И вдруг я прочитал вещь человека, для которого это было совершенно не так, для которого все в этой власти было тепло, все задевало и трогало, заставляло страдать и вызывало восторг от самой малой удачи. Который — это было ясно — очень долго ей верил, еще дольше пытался верить и был готов работать для нее денно и нощно. То есть он во всех отношениях был мне не пара, для него эта власть была своей (или он безумно мечтал, чтобы она для него своей стала), и вот он выносил ей приговор, причем такой, с каким я еще не сталкивался, потому что более страшной, более антисоветской рукописи мне читать не приходилось.
Здесь я попытаюсь свести в некую систему впечатления от прозы Платонова, хотя лично мне хватает и того, что на всю первую половину русского XX века я давно уже смотрю через Платонова и понимаю ее в первую очередь благодаря ему.
Вообще, мне кажется, что на революцию с самого начала было два легко различимых взгляда, и суть не в том, что кто-то смотрел на нее с полным сочувствием, а другой — с ненавистью. Просто один взгляд был внешний, чужой, сторонний. У хороших писателей он был очень точным, очень жестким и резким: со стороны многое вообще замечательно ясно видно и замечательно понятно. Но в стороннем взгляде всегда — доминанта силы, яркости; глаз со стороны мгновенно ловит и выделяет все контрасты. Этот взгляд полон романтики, и в первую очередь он видел в революции время начала одного и конца другого. Вся та сложнейшая паутина цивилизации, все правила, условности, этикет разом рухнули, и мир вдруг в одно мгновение стал принадлежать первобытным героям, снова вернулся в состояние дикости, варварства и удали.

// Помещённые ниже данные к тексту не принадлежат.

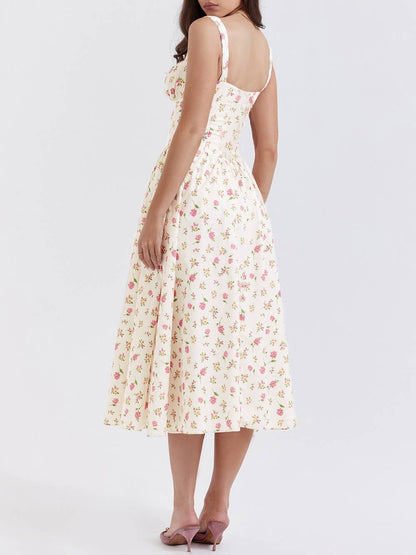 Corset Floral Sun Dress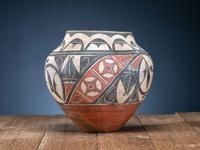 Zia Polychrome Trios Pottery Jar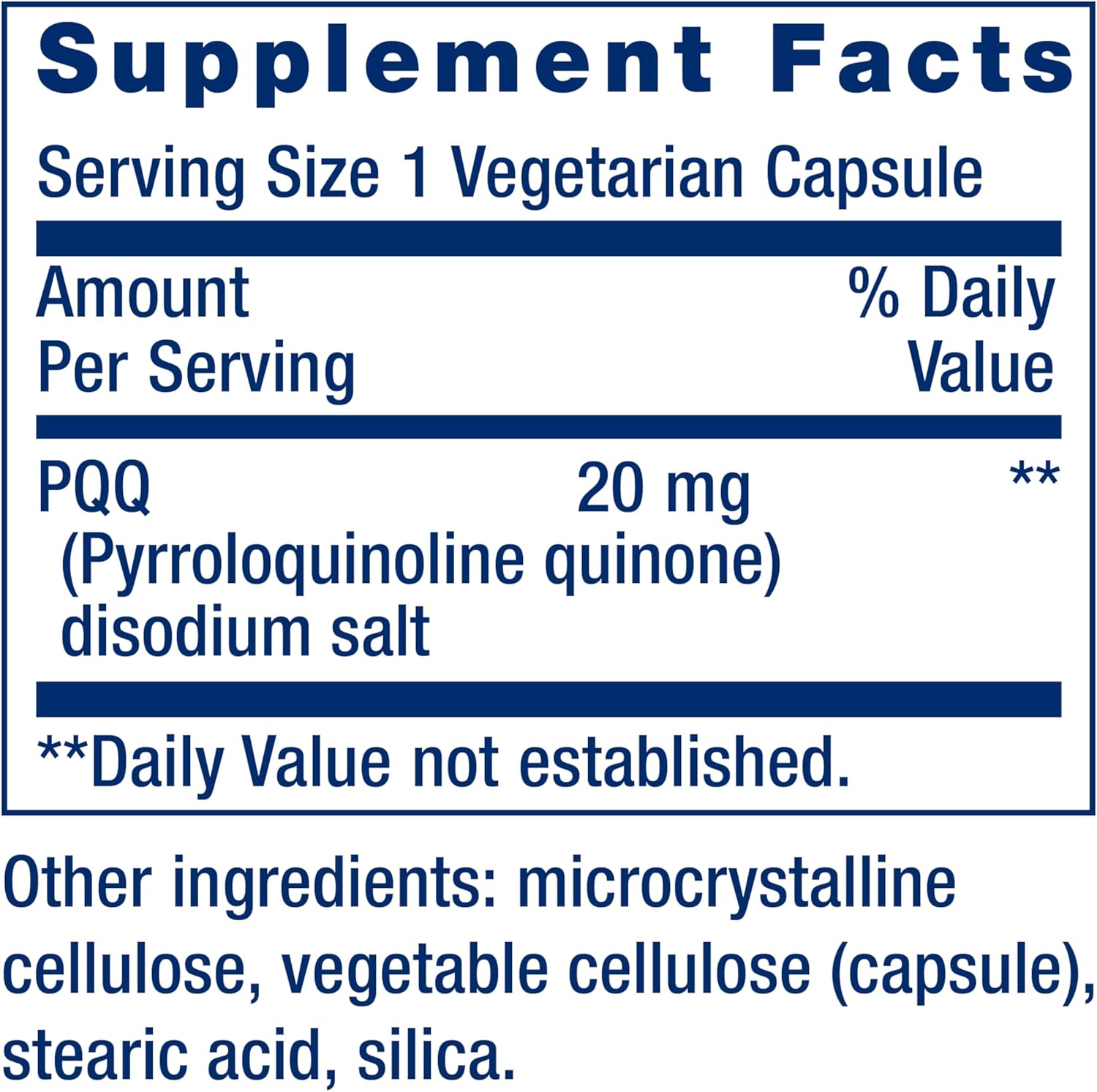 PQQ 20 mg - Life Extension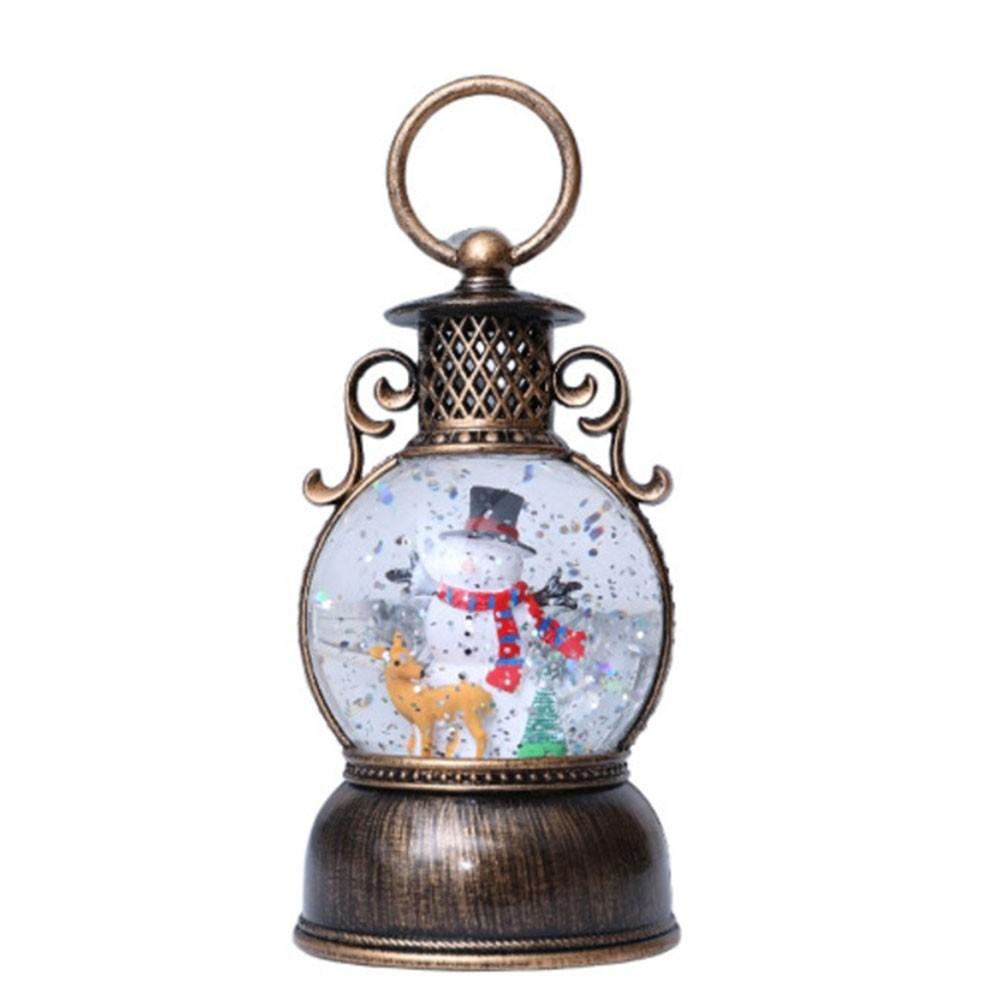 6-Hour Timer Christmas Water Lantern Snow Globe Ornament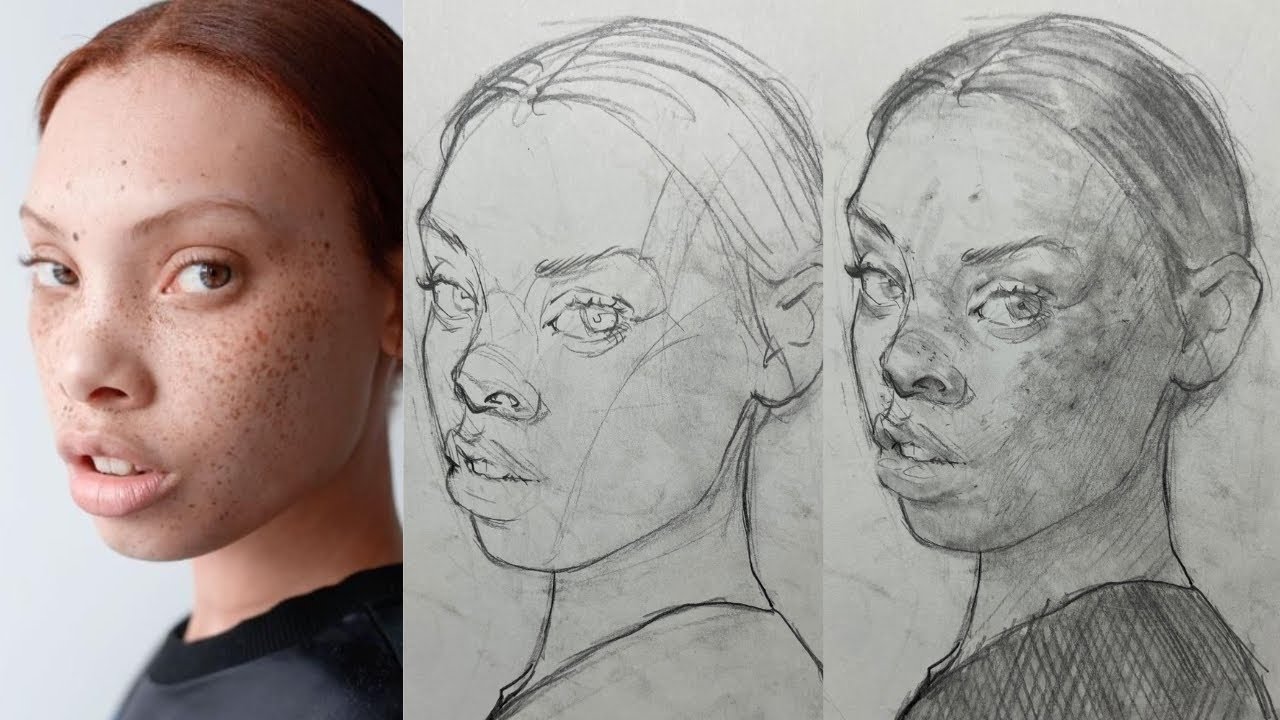 Portrait Study | Draw with me ✍️ #howtodraw #portraitdrawing #portraitart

Тех, кто смотрел со стороны, было очень много, потому что большинство пишущих выросли в старой культуре, любили ее и ценили. Теперь, когда она была разрушена, они честно пытались понять, что идет ей на смену, но им это было очень тяжело. Платонов же мне представляется писателем, может быть, единственным или, во всяком случае, одним из немногих, кто и видел, и знал, и понимал революцию изнутри. Изнутри же все было другим.